Agentic RL Architectures (Doctor-R1): Joint optimization of “soft” communicative skills and “hard” medical accuracy yields improvements in communication quality and completeness, establishing new open-source state-of-the-art at low parameter count (Lai et al., 5 Oct 2025).

These advances confirm the utility of rubric-based reward signals for incremental model alignment, but also reveal persistent vulnerabilities—“reward hacking,” context-misunderstanding, and static benchmark drift—which necessitate continual rubric renewal and integration with outcome-centric reinforcement loops.

7. Impact, Adoption, and Future Directions

HealthBench has become the de facto benchmark for end-to-end, behavior-level evaluation of medical LLMs and agentic systems, cited in nearly all state-of-the-art model releases and RL methodologies since 2025. Its influence extends to clinical tool assessment, where generalist LLMs have been shown to eclipse marketed decision support tools in alignment, completeness, and context sensitivity (Vishwanath et al., 1 Dec 2025).
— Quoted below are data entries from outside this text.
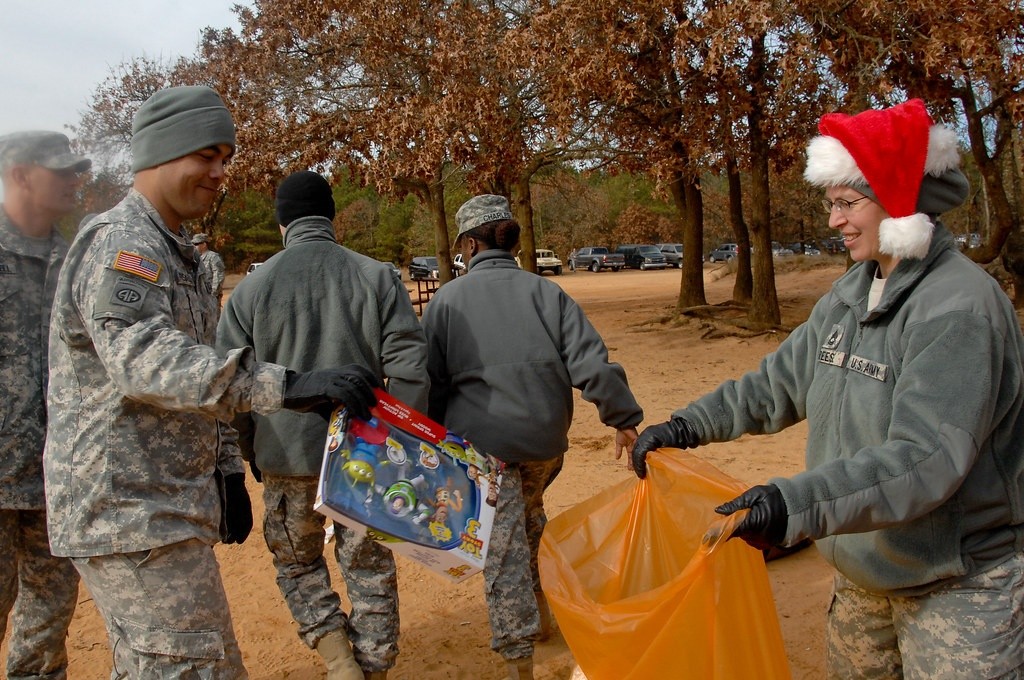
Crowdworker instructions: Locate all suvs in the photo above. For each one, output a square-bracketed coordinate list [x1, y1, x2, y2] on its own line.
[655, 244, 705, 268]
[515, 248, 564, 276]
[409, 257, 459, 278]
[709, 243, 754, 264]
[615, 243, 668, 270]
Despite this, domain-specific deployment demands ongoing localization and dynamic update of both scenario content and scoring logic.

Key recommended future directions include:

Development of regionally tuned and context-aware HealthBench variants (e.g., J-HealthBench for Japan).
Integration of guideline-based, evidence-weighted scoring pipelines to replace or augment static expert rubrics.
Expansion to longitudinal, multimodal, and workflow-linked evaluation to bridge the gap between snapshot QA and full clinical pathways (Team et al., 6 Feb 2026).
Interactive, hybrid human–AI grading protocols to ensure rubrics remain current, unbiased, and generalizable.

In summary, HealthBench provides the most rigorous, comprehensive, and clinically relevant evaluation suite for health-capable LLMs, catalyzing objective benchmark-driven progress in medical AI while surfacing essential limitations for trustworthy global deployment (Arora et al., 13 May 2025, Dey et al., 12 Nov 2025, Mutisya et al., 31 Jul 2025, Jin et al., 20 Nov 2025, Vishwanath et al., 1 Dec 2025, Team et al., 6 Feb 2026, Hisada et al., 22 Sep 2025).